In any of the inkjet recording materials of the present invention, the disaggregation property is improved while maintaining the inkjet performance. On the other hand, the sample 21 whose support is polyethylene-coated paper has no disaggregation property, and the sample 22 whose support is not resin-coated has severe cockling and has a problem in ink jet performance. The sample 20 in which the secondary particle diameter of the inorganic fine particles exceeds 500 nm has insufficient gloss. Samples in Cobb size of the invention sample 18 below 20g / m ^2/30 seconds, the sample 19 ratio is less occupied in the cross-sectional area base paper improve the defibration properties respectively slightly inferior.

Claims (6)

In an ink jet recording material in which an ink receiving layer is provided on at least one surface of a resin-coated paper whose both surfaces are coated with a resin layer, the resin layer is made of a mixture containing polyolefin and a tackifier as essential elements, and the ink receiving material An ink jet recording material, wherein the layer contains porous inorganic fine particles pulverized to a secondary particle diameter of 500 nm or less and polyvinyl alcohol.
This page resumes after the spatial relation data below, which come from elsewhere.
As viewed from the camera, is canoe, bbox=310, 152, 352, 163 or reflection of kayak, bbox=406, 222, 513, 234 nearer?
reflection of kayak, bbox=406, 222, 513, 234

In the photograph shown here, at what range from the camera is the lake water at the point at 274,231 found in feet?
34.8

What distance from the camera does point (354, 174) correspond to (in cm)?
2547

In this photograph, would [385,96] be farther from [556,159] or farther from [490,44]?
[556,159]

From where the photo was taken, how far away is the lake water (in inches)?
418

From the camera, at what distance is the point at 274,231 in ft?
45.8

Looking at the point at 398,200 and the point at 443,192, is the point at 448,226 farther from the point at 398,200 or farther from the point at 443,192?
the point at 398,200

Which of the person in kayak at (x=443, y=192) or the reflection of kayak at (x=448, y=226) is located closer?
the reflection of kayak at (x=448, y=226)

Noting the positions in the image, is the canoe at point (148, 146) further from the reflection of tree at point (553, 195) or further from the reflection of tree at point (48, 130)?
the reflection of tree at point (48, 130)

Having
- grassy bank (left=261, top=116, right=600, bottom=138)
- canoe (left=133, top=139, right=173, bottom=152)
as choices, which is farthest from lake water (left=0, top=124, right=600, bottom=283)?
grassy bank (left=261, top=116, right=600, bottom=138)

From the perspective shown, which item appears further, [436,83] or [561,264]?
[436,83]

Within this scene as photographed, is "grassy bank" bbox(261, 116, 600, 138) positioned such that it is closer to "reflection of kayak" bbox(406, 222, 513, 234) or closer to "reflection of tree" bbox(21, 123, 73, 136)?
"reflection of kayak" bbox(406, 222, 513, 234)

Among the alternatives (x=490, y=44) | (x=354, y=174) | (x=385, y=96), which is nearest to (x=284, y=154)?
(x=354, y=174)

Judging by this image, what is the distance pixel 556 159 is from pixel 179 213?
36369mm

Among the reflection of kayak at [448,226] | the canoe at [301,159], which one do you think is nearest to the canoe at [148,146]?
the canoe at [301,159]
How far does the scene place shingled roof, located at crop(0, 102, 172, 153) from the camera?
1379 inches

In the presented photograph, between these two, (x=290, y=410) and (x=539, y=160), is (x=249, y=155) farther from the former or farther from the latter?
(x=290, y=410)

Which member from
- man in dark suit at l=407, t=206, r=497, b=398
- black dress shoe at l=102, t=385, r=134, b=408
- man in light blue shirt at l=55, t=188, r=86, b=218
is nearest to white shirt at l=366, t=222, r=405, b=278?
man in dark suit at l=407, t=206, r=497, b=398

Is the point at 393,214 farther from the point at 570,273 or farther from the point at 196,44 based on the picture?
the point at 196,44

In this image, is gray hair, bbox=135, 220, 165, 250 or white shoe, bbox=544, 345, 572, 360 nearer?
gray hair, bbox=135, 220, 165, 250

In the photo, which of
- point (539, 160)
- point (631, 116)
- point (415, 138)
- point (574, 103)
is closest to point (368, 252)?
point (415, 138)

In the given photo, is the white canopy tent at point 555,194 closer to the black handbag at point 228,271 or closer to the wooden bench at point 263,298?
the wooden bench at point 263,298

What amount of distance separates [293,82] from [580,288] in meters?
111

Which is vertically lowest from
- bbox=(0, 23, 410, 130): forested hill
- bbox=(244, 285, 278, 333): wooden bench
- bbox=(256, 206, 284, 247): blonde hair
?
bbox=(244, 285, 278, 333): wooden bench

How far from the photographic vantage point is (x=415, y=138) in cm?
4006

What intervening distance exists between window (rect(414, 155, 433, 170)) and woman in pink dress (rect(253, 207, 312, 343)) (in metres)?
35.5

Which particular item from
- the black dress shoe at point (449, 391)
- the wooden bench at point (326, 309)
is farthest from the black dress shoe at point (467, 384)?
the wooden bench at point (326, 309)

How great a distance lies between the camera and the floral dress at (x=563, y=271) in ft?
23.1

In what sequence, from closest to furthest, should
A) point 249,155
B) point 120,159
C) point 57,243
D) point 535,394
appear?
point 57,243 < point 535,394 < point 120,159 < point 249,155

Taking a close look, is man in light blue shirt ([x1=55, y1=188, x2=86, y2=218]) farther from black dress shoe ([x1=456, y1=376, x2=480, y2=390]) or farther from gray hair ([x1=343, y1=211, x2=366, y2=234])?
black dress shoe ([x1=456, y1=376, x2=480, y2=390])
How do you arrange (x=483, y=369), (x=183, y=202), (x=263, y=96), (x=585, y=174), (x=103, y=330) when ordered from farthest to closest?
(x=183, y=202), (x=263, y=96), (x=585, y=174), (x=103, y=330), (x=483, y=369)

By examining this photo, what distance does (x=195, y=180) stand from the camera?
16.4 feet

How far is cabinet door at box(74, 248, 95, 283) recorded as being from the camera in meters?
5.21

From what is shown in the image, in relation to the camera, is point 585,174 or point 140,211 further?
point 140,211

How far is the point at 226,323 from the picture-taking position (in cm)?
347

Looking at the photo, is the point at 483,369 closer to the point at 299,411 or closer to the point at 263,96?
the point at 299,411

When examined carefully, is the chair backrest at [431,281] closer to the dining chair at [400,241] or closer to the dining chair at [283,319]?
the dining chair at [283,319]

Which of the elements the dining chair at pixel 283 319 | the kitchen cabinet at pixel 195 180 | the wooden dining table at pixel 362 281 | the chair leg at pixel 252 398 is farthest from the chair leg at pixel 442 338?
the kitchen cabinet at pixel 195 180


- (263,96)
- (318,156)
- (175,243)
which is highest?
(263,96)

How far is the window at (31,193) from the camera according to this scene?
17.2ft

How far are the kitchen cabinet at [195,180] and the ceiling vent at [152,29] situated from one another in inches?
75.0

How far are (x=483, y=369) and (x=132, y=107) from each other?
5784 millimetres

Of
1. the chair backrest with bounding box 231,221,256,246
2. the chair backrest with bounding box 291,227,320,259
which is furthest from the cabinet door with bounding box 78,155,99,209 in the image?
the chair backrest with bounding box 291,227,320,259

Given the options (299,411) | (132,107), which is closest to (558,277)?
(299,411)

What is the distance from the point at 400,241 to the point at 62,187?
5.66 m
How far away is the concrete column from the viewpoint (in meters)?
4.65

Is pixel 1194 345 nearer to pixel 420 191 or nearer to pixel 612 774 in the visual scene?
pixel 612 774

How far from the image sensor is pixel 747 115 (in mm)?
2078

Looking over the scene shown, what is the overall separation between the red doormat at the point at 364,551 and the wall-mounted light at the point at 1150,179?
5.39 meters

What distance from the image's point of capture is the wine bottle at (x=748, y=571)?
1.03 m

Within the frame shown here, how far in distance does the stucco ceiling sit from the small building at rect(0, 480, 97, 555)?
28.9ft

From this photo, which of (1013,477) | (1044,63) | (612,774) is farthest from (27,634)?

The ink jet recording material according to claim 1, wherein the resin layer further contains a compatibilizing agent. 3. The ink jet recording material according to claim 1, wherein the porous inorganic fine particles are any one of amorphous silica particles, alumina fine particles, and hydrous alumina fine particles, or a combination thereof. 4. The ink jet recording material according to claim 1, wherein the ink receiving layer on at least one surface is composed of a plurality of layers. 5. The ink jet recording material according to claim 1, wherein the base paper is a paper having a cob size of 20 g / m < ² > / 30 seconds or more. 6. The ink jet recording material according to claim 1, wherein the base paper accounts for 50% or more in the cross-sectional area of the resin-coated paper.